In their worst loss of the spring, the Pirates surrendered 17 hits from the Houston Astros, most of which came against Charlie Morton, who gave up seven runs and 10 hits in his 4 1/3 innings. Morton threw 79 pitches (49 for strikes), struck out two, and didn't walk anybody.

Morton survived the first inning by means of ground balls from the first two Astros hitters, Jose Altuve and George Springer, and a fly to center by Luis Valbuena. In the second, though, Chris Carter and Jed Lowrie reached on singles, and when Colby Rasmus hit a hard grounder to first, a wide throw to second by Pedro Alvarez pulled Mercer away from the bag and prevented what might have been a double play. At that point, Morton began elevating the ball, and a triple by Jonathan Villar and a sacrifice fly by Hank Conger gave the Astros a 3-0 lead. Old friend Alex Presley added a triple of his own, but was stranded when Jose Altuve grounded out to end the inning.

The Astros added a run in the bottom of the third. Morton fell behind Carter 3-1, fooled him with an offspeed pitch for strike two, then threw a meatball that Carter effortlessly lofted over the fence in right center. Carter added a double in the fifth, completing three-fourths of the cycle against Charlie in five innings.

The Pirates, meanwhile, were able to do little against two pitchers vying for the fifth starter spot with the Astros, Roberto Hernandez and Dan Straily. Both pitched well as the Pirates managed only five hits against them.

The Pirates scored a small-ball run in the fourth off Hernandez on a hard-hit infield single by Polanco, a wild pitch, a deep fly to center by Tony Sanchez, and a run-scoring grounder to first by Alvarez. The Astros answered with a line-drive homer to right from Colby Rasmus in the bottom of the fourth, and then put the game away as they batted around in the bottom of the fifth with eight runs on eight hits off Morton and Charlie Leesman, who relieved with one out.
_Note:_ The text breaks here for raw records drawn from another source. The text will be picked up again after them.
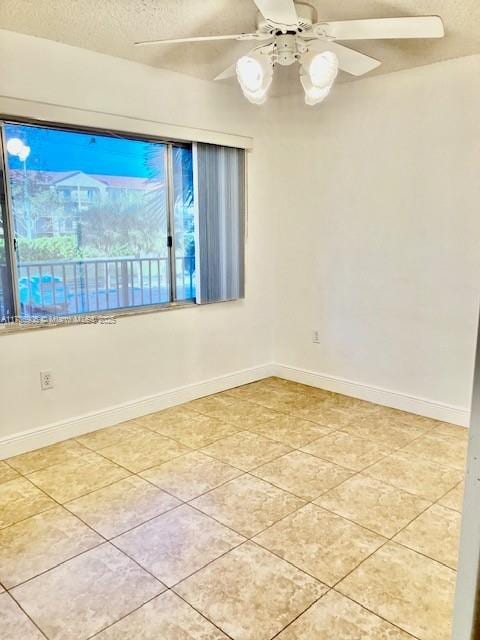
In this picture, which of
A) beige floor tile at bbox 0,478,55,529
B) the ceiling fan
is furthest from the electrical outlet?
the ceiling fan

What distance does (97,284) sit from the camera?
3354 mm

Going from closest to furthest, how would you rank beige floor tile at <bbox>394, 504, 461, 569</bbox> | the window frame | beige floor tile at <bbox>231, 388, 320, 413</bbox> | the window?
beige floor tile at <bbox>394, 504, 461, 569</bbox> → the window frame → the window → beige floor tile at <bbox>231, 388, 320, 413</bbox>

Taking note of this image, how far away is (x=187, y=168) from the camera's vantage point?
3697 mm

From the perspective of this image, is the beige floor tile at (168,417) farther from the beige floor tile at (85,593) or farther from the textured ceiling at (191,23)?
the textured ceiling at (191,23)

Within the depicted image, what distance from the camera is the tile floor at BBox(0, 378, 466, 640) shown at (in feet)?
5.67

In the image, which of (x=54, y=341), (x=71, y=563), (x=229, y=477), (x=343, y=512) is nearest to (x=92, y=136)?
(x=54, y=341)

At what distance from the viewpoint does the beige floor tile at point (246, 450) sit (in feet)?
9.52

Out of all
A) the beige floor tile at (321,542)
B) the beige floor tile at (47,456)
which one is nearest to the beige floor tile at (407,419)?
the beige floor tile at (321,542)

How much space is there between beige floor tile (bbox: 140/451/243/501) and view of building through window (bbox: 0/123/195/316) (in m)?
1.19

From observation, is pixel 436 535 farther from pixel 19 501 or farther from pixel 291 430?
pixel 19 501

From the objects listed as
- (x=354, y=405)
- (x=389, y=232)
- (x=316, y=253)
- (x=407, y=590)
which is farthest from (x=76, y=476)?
(x=389, y=232)

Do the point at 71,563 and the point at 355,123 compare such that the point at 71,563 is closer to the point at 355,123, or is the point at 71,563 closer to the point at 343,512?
the point at 343,512

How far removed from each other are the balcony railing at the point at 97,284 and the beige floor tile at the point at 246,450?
1.18 metres

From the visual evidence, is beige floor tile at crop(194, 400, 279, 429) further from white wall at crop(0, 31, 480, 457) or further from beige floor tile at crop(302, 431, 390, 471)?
beige floor tile at crop(302, 431, 390, 471)
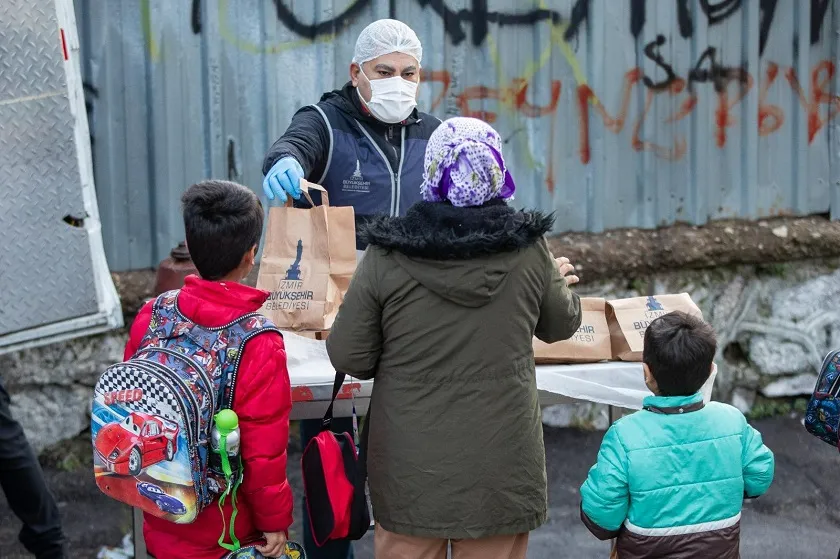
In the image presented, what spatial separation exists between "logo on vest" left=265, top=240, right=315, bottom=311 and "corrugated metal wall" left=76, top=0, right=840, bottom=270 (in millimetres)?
A: 1964

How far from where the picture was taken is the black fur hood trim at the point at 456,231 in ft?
8.12

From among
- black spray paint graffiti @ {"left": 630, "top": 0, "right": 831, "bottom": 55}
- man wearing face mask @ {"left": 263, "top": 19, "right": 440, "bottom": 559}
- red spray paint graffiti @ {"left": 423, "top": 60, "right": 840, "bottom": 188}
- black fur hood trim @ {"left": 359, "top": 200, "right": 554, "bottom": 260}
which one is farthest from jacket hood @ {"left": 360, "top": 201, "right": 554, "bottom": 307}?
black spray paint graffiti @ {"left": 630, "top": 0, "right": 831, "bottom": 55}

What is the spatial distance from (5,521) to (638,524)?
3050 mm

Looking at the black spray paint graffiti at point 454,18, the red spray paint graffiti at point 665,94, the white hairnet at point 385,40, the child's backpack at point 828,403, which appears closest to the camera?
the child's backpack at point 828,403

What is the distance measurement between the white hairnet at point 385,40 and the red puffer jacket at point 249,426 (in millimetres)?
1317

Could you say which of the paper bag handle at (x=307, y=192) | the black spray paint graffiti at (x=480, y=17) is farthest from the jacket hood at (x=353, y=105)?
the black spray paint graffiti at (x=480, y=17)

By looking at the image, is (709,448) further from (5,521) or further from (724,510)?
(5,521)

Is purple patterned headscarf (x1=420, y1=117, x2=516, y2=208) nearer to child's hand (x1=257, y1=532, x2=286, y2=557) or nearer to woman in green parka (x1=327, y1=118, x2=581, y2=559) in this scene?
woman in green parka (x1=327, y1=118, x2=581, y2=559)

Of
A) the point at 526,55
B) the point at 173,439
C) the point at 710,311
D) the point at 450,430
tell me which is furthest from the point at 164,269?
the point at 710,311

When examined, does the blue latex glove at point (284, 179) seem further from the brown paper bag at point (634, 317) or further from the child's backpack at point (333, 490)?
the brown paper bag at point (634, 317)

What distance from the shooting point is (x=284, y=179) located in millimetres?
3195

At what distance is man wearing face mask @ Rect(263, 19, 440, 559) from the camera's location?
358cm

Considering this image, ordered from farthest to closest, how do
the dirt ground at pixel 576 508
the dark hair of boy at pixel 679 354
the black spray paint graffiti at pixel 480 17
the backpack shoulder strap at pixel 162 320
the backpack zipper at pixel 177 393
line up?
the black spray paint graffiti at pixel 480 17 < the dirt ground at pixel 576 508 < the dark hair of boy at pixel 679 354 < the backpack shoulder strap at pixel 162 320 < the backpack zipper at pixel 177 393

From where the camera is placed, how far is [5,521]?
14.9 feet
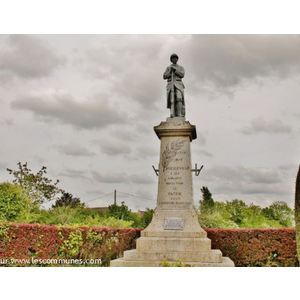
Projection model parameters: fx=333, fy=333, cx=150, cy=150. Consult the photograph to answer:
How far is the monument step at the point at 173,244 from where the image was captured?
871cm

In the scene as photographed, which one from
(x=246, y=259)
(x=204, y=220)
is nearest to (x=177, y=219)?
(x=246, y=259)

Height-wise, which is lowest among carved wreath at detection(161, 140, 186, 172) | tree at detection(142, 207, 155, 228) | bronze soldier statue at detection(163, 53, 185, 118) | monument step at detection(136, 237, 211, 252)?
monument step at detection(136, 237, 211, 252)

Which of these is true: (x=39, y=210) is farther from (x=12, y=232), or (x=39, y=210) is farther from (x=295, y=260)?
(x=295, y=260)

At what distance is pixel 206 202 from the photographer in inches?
700

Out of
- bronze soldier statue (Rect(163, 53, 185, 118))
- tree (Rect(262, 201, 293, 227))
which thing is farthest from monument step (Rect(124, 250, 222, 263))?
tree (Rect(262, 201, 293, 227))

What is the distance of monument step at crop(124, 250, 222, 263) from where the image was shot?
27.5ft

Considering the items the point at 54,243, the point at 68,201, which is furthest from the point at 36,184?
the point at 54,243

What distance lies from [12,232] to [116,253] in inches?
120

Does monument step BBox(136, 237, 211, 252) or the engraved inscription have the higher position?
the engraved inscription

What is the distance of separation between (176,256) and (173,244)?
0.35 metres

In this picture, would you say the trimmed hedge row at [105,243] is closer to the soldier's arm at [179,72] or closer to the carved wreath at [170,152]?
the carved wreath at [170,152]

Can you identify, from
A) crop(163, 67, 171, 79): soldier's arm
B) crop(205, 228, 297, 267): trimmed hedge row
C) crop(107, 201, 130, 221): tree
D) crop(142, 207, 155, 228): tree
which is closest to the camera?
crop(205, 228, 297, 267): trimmed hedge row

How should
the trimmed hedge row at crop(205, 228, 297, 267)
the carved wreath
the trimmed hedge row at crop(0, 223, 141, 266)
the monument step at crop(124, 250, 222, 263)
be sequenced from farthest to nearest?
1. the trimmed hedge row at crop(205, 228, 297, 267)
2. the carved wreath
3. the trimmed hedge row at crop(0, 223, 141, 266)
4. the monument step at crop(124, 250, 222, 263)

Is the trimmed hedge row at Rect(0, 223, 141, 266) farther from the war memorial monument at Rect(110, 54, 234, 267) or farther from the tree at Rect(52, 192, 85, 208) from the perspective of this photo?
the tree at Rect(52, 192, 85, 208)
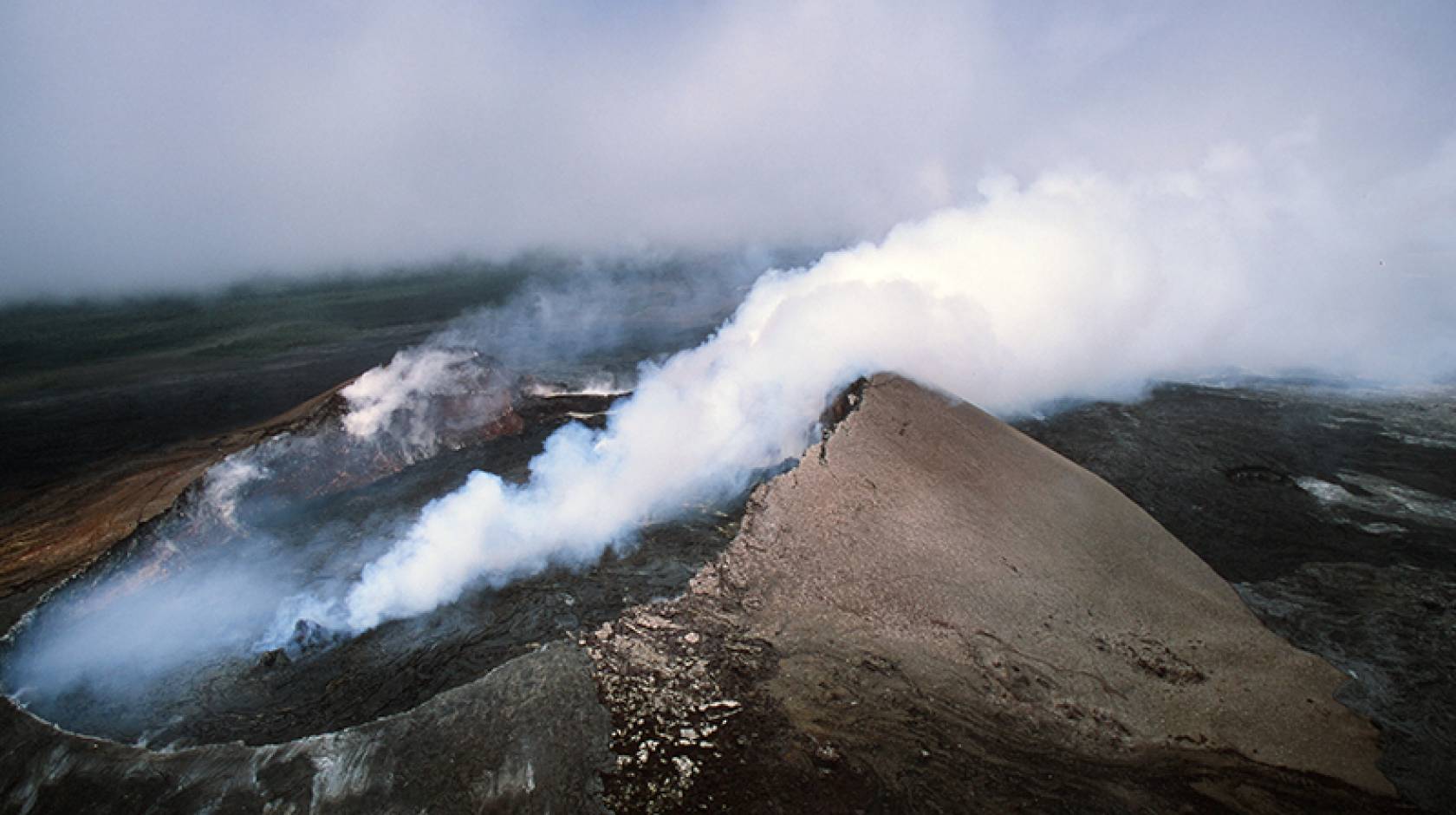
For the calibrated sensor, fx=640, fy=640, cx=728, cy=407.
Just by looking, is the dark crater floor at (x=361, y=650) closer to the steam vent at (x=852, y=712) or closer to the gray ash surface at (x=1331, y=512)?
the steam vent at (x=852, y=712)

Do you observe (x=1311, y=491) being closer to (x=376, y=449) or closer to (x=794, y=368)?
(x=794, y=368)

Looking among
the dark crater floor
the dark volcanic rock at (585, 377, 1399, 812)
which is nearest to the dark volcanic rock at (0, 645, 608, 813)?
the dark crater floor

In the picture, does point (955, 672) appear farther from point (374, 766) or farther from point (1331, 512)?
point (1331, 512)

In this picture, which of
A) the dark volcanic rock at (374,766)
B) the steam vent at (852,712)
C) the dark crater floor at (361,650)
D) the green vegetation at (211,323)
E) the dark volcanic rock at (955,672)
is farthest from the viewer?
the green vegetation at (211,323)

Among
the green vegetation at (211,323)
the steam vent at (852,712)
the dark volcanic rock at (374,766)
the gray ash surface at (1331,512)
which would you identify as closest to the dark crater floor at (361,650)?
the steam vent at (852,712)

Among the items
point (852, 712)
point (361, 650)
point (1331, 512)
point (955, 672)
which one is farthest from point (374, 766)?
point (1331, 512)
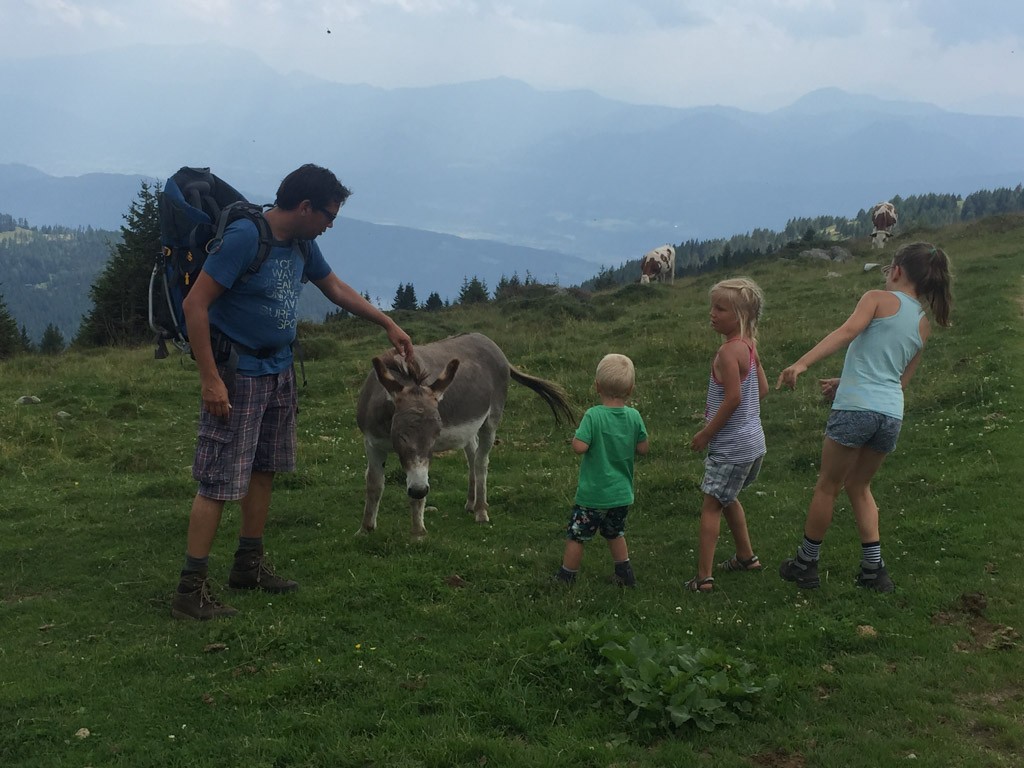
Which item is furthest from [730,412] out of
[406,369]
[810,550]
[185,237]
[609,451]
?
[185,237]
Leesman yielded six runs, six hits, and a wild pitch in his two-thirds of an inning and contributed to throwing errors by Mercer and Polanco by twice neglecting to back up home on throws to the plate.

Mercer homered in the sixth, his second of the spring, for the Bucs' second run. Also on the positive side of the ledger, John Holdzkom looked great striking out L.J. Hoes looking and getting two pop-ups in the sixth, with an easy, fluid motion and overpowering heat. Clint left Holdzkom in to pitch a second inning and, after one out, back to back doubles by Max Stassi (Starling Marte would have caught it, but Andrew Lambo did not) and Gregorio Petit resulted in yet another Astros run.

Two innings later, James Hoyt struck out the side for the Astros in the top of the ninth, putting a merciful end to a tough day for the Buccos.